### ТЕКСТ
•••••

Якутенко: Тут стоит спрашивать людей, которые профессионально занимаются математикой и эпидемиологией. Они говорят, что цифры выглядят немного странно, потому что кривые выглядят не совсем обычно. Но, опять же, тут ничего мы не можем сказать, потому что у нас нет исходников. Есть цифры, которые немного не бьются между собой, – те, [о которых] говорят чиновники. Поэтому стоит подождать.

— А русское чудо в том смысле, что есть некий фактор, который нам пока неизвестен, но который, очевидно, показывает, что в России смертность ниже, чем в других странах. Что вы об этом думаете?

Зверев: Это все понятно. Нет никакого чуда. Все зависит от количества обследованных и того, кого обследуют. Ни в одной стране не обследовали такое количество людей, как в России. Поэтому, естественно, поскольку большинство людей переносят бессимптомно, а в Европе исследовали только тех, кто поступает в больницу, в их статистику не попали те люди, которые перенесли это заболевание легко. И поэтому там такая высокая смертность. Когда все посчитают, она будет гораздо ниже, поверьте мне.

•••••

### ЗАДАНИЯ
1. Кого, по словам Зверева в тексте, обследовали в Европе?
2. Процитируйте текст от слов «Зверев: Это все понятно.» до слов «ниже, поверьте мне.» включительно.
Приведенные далее строки с текстом никак не связаны.

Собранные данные
•••••

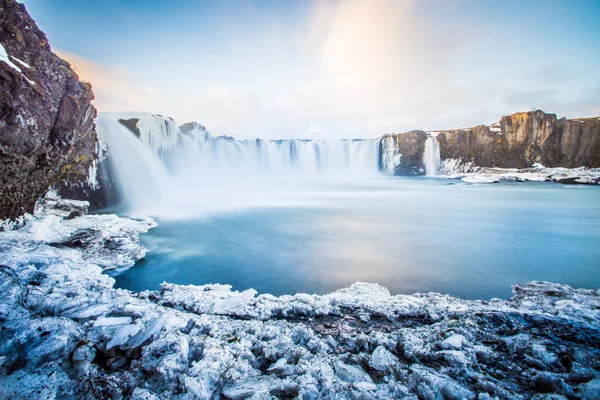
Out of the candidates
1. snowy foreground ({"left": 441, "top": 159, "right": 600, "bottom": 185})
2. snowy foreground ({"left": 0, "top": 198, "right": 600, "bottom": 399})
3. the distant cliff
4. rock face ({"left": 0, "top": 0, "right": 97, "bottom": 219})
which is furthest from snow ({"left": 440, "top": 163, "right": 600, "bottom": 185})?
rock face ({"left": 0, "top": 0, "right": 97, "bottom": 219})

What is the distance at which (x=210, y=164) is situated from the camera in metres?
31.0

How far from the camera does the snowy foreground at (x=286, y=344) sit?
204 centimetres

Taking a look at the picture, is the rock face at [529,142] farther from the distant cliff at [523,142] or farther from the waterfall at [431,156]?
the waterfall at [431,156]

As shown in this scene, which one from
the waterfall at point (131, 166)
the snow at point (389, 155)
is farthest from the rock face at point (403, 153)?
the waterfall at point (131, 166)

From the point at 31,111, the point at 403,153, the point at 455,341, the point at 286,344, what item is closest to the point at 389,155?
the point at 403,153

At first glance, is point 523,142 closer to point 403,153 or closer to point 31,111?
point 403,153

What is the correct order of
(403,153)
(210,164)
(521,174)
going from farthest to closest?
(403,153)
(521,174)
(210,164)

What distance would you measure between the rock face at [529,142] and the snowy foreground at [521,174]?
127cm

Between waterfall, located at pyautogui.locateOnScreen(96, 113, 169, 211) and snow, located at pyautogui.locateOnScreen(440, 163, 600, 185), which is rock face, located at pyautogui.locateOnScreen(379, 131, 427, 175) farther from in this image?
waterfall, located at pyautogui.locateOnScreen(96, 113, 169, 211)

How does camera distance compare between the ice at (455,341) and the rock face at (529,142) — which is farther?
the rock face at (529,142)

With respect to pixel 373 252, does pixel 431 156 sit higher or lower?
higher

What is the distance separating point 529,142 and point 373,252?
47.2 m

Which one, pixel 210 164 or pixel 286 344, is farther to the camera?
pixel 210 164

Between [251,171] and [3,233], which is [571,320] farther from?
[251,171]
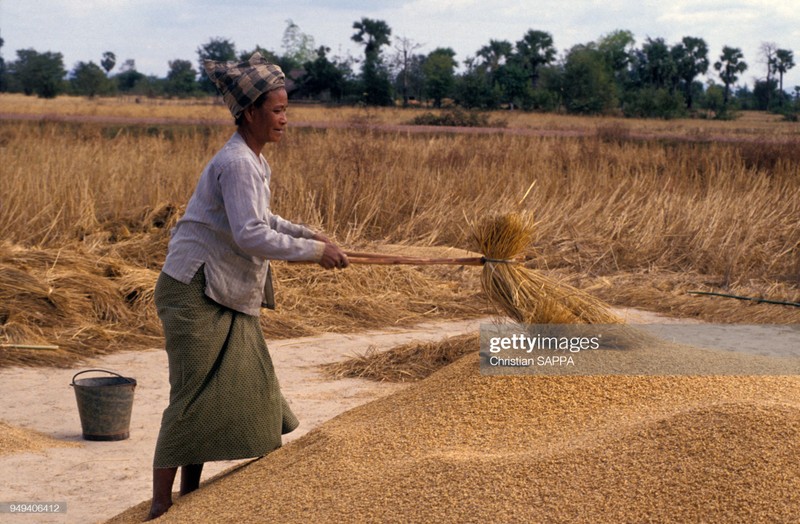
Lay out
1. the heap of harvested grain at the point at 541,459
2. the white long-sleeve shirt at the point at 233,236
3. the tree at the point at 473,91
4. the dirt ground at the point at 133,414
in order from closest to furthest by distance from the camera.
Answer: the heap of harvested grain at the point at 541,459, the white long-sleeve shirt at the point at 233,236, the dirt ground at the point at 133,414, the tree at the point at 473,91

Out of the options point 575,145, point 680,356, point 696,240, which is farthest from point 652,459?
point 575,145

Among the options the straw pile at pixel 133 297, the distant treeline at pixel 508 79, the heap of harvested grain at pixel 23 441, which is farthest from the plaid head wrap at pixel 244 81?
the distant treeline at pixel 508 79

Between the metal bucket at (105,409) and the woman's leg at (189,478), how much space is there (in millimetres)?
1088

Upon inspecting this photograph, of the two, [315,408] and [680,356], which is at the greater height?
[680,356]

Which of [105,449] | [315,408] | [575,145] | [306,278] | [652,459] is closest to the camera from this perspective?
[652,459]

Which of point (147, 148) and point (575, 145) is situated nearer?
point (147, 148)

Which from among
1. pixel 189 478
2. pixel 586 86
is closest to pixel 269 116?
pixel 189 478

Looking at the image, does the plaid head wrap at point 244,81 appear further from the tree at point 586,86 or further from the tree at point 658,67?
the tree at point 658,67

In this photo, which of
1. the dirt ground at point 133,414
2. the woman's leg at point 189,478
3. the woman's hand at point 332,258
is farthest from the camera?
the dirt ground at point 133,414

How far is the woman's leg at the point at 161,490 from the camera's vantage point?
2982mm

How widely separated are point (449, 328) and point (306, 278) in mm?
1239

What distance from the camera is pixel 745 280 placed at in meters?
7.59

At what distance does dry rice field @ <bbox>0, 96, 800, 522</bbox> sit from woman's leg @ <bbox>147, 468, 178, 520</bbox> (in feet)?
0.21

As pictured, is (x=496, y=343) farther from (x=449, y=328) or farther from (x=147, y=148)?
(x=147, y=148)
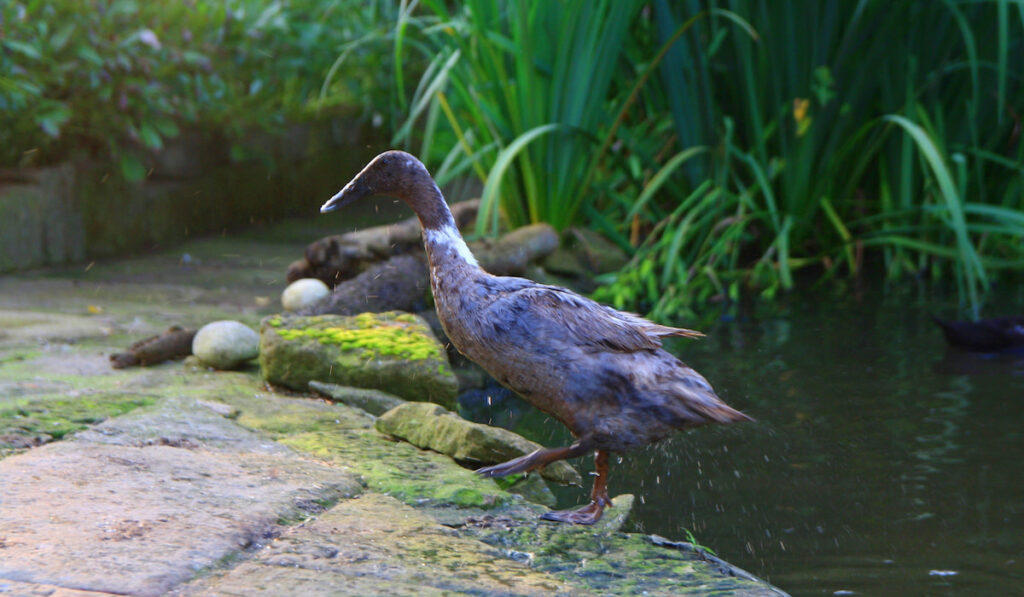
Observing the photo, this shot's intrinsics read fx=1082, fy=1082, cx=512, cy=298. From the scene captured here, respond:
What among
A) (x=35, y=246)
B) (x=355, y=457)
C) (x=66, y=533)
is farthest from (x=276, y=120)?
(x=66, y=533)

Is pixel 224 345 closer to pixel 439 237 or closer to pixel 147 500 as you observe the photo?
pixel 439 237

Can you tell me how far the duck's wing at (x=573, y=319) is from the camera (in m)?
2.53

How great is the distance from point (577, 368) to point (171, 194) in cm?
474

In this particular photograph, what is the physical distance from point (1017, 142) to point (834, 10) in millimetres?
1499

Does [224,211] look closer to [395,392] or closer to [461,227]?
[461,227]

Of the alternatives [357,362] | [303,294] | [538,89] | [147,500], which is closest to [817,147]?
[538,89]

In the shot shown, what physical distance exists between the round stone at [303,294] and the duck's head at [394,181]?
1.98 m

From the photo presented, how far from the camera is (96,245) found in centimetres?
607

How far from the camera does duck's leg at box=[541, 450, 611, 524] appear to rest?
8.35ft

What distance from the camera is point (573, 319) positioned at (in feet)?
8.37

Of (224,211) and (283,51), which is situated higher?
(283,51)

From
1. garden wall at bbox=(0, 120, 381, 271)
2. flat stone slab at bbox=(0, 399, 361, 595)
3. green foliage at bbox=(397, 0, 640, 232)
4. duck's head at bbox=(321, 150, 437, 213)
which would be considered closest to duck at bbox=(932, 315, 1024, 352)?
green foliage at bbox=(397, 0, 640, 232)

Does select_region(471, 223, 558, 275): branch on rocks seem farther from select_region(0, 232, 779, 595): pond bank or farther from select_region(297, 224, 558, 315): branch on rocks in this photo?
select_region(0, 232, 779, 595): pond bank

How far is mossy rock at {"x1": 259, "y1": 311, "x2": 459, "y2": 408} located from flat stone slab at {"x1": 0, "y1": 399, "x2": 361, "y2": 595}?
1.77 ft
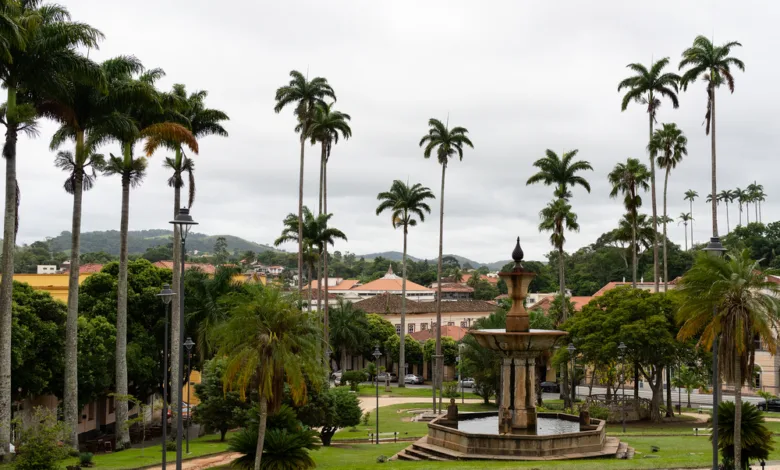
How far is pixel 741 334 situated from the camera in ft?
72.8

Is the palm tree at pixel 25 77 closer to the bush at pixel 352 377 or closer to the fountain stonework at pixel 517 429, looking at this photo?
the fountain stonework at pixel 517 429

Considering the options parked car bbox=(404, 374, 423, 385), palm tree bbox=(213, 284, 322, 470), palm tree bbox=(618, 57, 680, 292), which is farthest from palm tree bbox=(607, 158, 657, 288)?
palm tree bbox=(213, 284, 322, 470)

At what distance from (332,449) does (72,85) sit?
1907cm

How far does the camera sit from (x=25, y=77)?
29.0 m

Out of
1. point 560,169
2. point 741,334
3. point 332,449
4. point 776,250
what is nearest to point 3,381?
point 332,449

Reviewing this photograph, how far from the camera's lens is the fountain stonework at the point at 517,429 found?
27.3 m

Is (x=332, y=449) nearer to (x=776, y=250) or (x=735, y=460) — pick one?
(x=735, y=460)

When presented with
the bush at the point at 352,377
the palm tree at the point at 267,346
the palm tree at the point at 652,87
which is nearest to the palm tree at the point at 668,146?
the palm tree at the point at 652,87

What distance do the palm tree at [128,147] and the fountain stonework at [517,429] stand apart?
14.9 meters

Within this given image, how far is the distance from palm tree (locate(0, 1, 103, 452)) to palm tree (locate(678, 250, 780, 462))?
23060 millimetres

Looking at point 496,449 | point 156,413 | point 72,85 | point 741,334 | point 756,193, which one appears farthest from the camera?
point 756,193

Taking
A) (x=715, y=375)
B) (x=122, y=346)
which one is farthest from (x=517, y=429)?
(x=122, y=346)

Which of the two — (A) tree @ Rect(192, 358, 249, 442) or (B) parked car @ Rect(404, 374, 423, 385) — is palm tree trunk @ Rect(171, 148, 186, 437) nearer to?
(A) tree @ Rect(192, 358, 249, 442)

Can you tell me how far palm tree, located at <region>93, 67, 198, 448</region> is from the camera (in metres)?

•••••

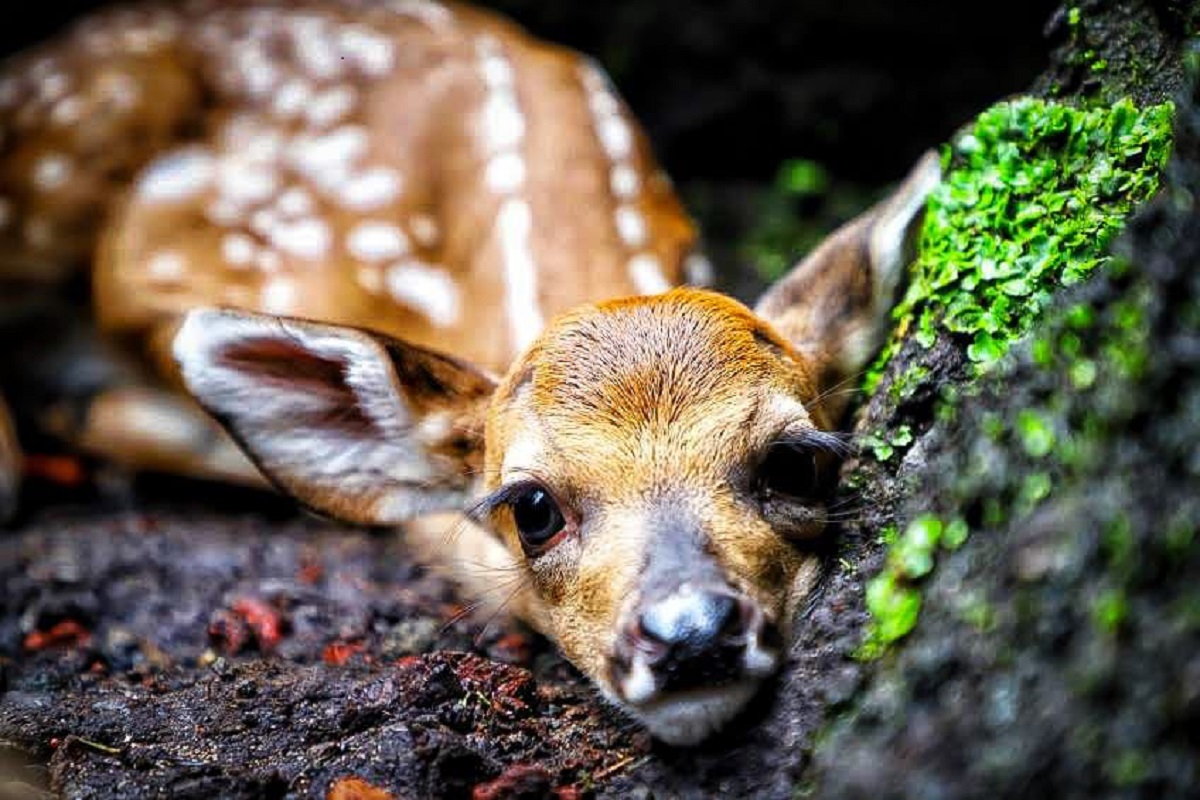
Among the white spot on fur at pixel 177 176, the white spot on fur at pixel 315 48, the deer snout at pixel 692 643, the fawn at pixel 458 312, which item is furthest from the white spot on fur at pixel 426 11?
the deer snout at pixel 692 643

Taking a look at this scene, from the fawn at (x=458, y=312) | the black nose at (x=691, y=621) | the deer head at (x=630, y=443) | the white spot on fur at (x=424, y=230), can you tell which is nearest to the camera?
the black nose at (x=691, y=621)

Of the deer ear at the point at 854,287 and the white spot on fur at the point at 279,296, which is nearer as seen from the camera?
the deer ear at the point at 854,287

•••••

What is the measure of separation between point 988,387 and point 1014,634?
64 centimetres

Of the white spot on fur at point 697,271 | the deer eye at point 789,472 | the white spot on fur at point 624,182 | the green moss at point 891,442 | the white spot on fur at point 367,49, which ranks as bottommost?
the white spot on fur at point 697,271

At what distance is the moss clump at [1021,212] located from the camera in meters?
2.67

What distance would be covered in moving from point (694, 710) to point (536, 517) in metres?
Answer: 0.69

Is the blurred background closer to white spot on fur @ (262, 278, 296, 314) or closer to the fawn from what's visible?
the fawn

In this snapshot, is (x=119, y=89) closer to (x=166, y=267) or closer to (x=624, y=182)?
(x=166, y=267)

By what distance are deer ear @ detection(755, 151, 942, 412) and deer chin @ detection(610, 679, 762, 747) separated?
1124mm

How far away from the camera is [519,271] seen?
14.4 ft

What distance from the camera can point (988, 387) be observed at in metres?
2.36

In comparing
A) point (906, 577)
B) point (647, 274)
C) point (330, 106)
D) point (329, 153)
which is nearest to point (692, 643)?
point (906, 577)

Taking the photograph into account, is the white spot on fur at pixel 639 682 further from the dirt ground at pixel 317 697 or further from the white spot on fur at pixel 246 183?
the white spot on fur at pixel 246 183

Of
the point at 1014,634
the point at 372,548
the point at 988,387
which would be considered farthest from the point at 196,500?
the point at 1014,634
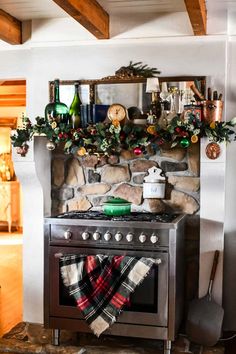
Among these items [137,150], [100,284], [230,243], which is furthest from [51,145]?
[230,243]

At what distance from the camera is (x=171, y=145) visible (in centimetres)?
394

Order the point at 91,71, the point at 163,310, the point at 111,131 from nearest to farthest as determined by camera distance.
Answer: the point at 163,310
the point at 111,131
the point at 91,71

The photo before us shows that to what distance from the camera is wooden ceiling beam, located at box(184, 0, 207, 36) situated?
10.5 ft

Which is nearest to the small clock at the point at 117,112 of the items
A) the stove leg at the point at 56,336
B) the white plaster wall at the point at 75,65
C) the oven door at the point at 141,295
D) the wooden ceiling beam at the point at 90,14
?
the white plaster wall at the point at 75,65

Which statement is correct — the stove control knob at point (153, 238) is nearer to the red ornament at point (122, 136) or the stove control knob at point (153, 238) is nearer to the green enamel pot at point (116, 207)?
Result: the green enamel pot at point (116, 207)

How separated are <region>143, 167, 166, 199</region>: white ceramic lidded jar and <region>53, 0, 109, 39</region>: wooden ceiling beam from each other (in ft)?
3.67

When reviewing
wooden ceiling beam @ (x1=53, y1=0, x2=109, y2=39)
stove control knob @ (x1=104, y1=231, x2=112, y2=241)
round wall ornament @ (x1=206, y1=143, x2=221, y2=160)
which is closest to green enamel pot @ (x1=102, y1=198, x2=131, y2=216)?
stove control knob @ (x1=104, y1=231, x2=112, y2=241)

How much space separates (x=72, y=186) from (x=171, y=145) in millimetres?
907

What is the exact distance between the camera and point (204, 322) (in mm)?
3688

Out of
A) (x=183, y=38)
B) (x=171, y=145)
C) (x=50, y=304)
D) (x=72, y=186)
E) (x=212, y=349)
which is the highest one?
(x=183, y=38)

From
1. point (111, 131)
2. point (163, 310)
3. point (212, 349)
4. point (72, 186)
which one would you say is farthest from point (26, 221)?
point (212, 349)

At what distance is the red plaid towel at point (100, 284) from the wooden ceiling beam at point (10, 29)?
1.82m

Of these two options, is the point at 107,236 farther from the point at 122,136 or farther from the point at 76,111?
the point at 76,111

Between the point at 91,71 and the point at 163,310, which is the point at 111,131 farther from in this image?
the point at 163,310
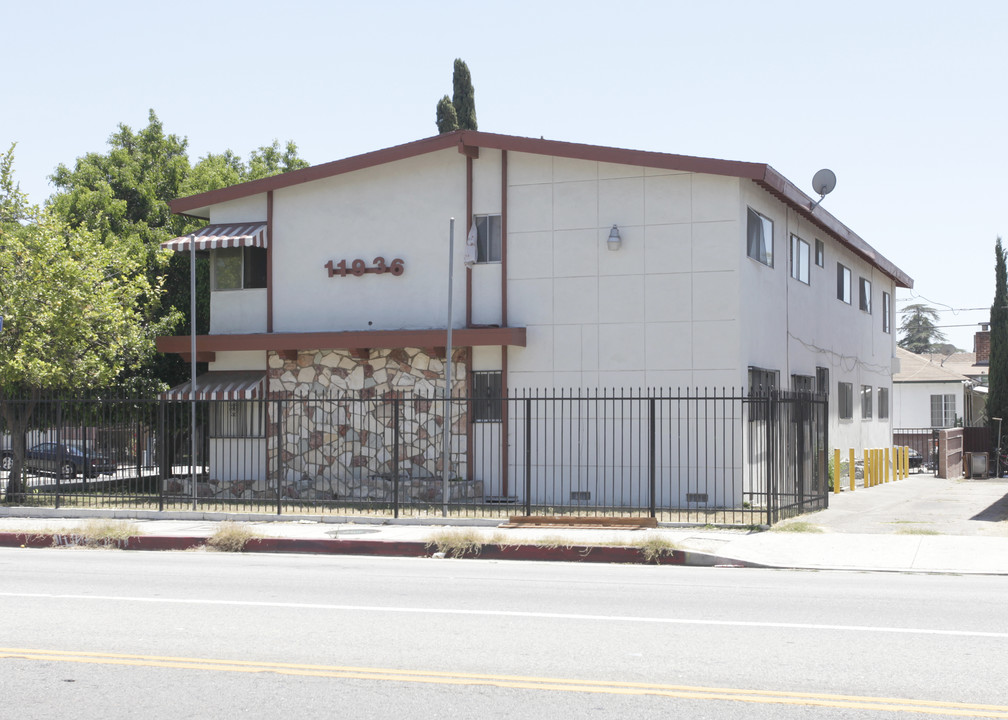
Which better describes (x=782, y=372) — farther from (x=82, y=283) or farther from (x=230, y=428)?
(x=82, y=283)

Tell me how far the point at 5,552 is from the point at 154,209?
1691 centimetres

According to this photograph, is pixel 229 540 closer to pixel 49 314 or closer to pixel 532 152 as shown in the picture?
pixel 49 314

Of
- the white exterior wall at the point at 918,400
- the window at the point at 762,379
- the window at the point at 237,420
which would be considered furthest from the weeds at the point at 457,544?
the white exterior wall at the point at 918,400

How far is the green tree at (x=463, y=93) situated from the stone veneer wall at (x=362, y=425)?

•••••

### ВАШИ ОТВЕТЫ
1. Только тех, кто поступает в больницу.

2.
Зверев: Это все понятно. Нет никакого чуда. Все зависит от количества обследованных и того, кого обследуют. Ни в одной стране не обследовали такое количество людей, как в России. Поэтому, естественно, поскольку большинство людей переносят бессимптомно, а в Европе исследовали только тех, кто поступает в больницу, в их статистику не попали те люди, которые перенесли это заболевание легко. И поэтому там такая высокая смертность. Когда все посчитают, она будет гораздо ниже, поверьте мне.